Sodium-coupled substrate transport plays a central role in many biological processes. However, despite knowledge of the structures of several sodium-coupled transporters, the location of the sodium-binding site(s) often remains unclear. Several of these structures have the five transmembrane-helix inverted-topology repeat, LeuT-like (FIRL) fold, whose pseudosymmetry has been proposed to facilitate the alternating-access mechanism required for transport. Here, we provide biophysical, biochemical, and computational evidence for the location of the two cation-binding sites in the sodium-coupled betaine symporter BetP. A recent X-ray structure of BetP in a sodium-bound closed state revealed that one of these sites, equivalent to the Na2 site in related transporters, is located between transmembrane helices 1 and 8 of the FIRL-fold; here, we confirm the location of this site by other means.
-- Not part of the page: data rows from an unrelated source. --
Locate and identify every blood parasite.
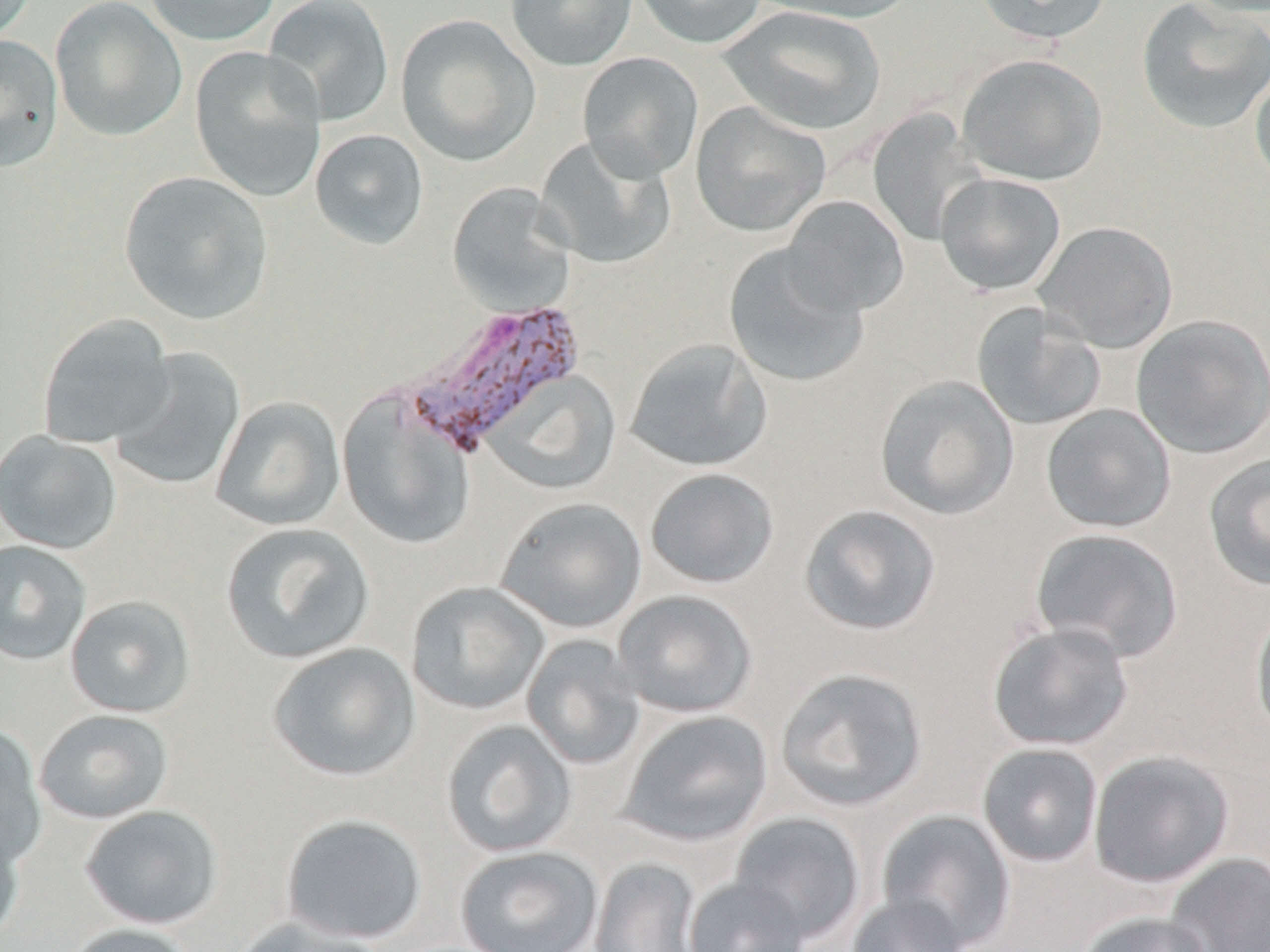

Approximate bounding boxes as (x1,y1)-(x2,y2) corner pairs in pixels.
Plasmodium vivax-infected red blood cells: (398,300)-(586,457).
No Plasmodium falciparum, Plasmodium ovale, Plasmodium malariae, Babesia divergens, or Trypanosoma brucei observed.

Summary:
  - Uninfected red blood cell locations: (0,0)-(37,44), (50,0)-(188,143), (142,0)-(283,46), (262,0)-(395,127), (505,0)-(638,72), (633,0)-(767,49), (751,0)-(919,24), (973,0)-(1113,45), (1136,0)-(1270,134), (719,6)-(887,135), (395,14)-(541,167), (0,34)-(63,171), (190,45)-(326,203), (577,52)-(704,183), (956,53)-(1107,186), (1249,66)-(1270,191), (690,101)-(831,237), (866,110)-(988,248), (310,129)-(429,250), (534,135)-(676,270), (119,171)-(273,324), (935,172)-(1066,295), (446,182)-(576,316), (781,195)-(910,317), (1034,221)-(1178,353), (722,243)-(870,388), (971,302)-(1107,431), (36,313)-(177,449), (1130,314)-(1270,458), (623,338)-(773,473), (107,348)-(245,493), (483,370)-(622,496), (874,374)-(1020,520), (337,389)-(477,551), (210,396)-(346,531), (1041,404)-(1176,533), (0,430)-(122,555), (1203,453)-(1270,590), (644,467)-(779,589), (495,496)-(647,634), (798,503)-(942,636), (220,522)-(375,664), (1029,528)-(1184,662), (0,540)-(92,665), (405,581)-(550,715), (613,589)-(758,718), (64,595)-(196,718), (1250,605)-(1270,740), (987,621)-(1133,752), (521,634)-(646,770), (267,642)-(421,782), (775,667)-(929,812), (33,709)-(174,824), (617,709)-(773,848), (440,719)-(577,858), (0,722)-(48,867), (976,743)-(1103,868), (1088,749)-(1235,888), (79,804)-(224,930), (876,809)-(1017,949), (729,812)-(865,945), (279,813)-(428,944), (0,815)-(25,944), (454,846)-(603,951), (1164,853)-(1270,952), (589,857)-(703,952), (682,876)-(810,952), (846,893)-(970,952), (1074,911)-(1214,952), (230,917)-(387,952), (60,923)-(198,952)
  - Slide-level diagnosis: Plasmodium vivax
  - Stain: May-Grünwald-Giemsa
  - Preparation: thin blood smear
  - Modality: optical microscopy
  - Magnification: 1000x
  - Image size: 1270×952 pixels
  - Field of view: one of a larger specimen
Comment on the morphology of the red blood cells.
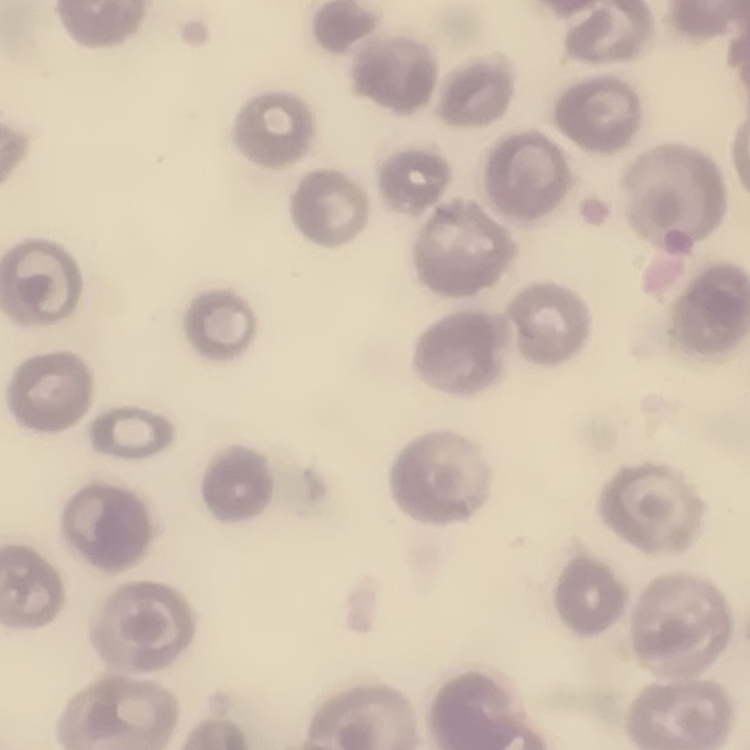
No rouleaux formation.

One tile cut from a larger photomicrograph. Field's or Giemsa stain. Thin blood smear.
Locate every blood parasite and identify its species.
Based on the pseudosymmetry of this fold, we hypothesized that the second site is located between the equivalent helices 6 and 3. Molecular dynamics simulations of the closed-state structure suggest this second sodium site involves two threonine sidechains and a backbone carbonyl from helix 3, a phenylalanine from helix 6, and a water molecule. Mutating the residues proposed to form the two binding sites increased the apparent K(m) and K(d) for sodium, as measured by betaine uptake, tryptophan fluorescence, and (22)Na(+) binding, and also diminished the transient currents measured in proteoliposomes using solid supported membrane-based electrophysiology. Taken together, these results provide strong evidence for the identity of the residues forming the sodium-binding sites in BetP.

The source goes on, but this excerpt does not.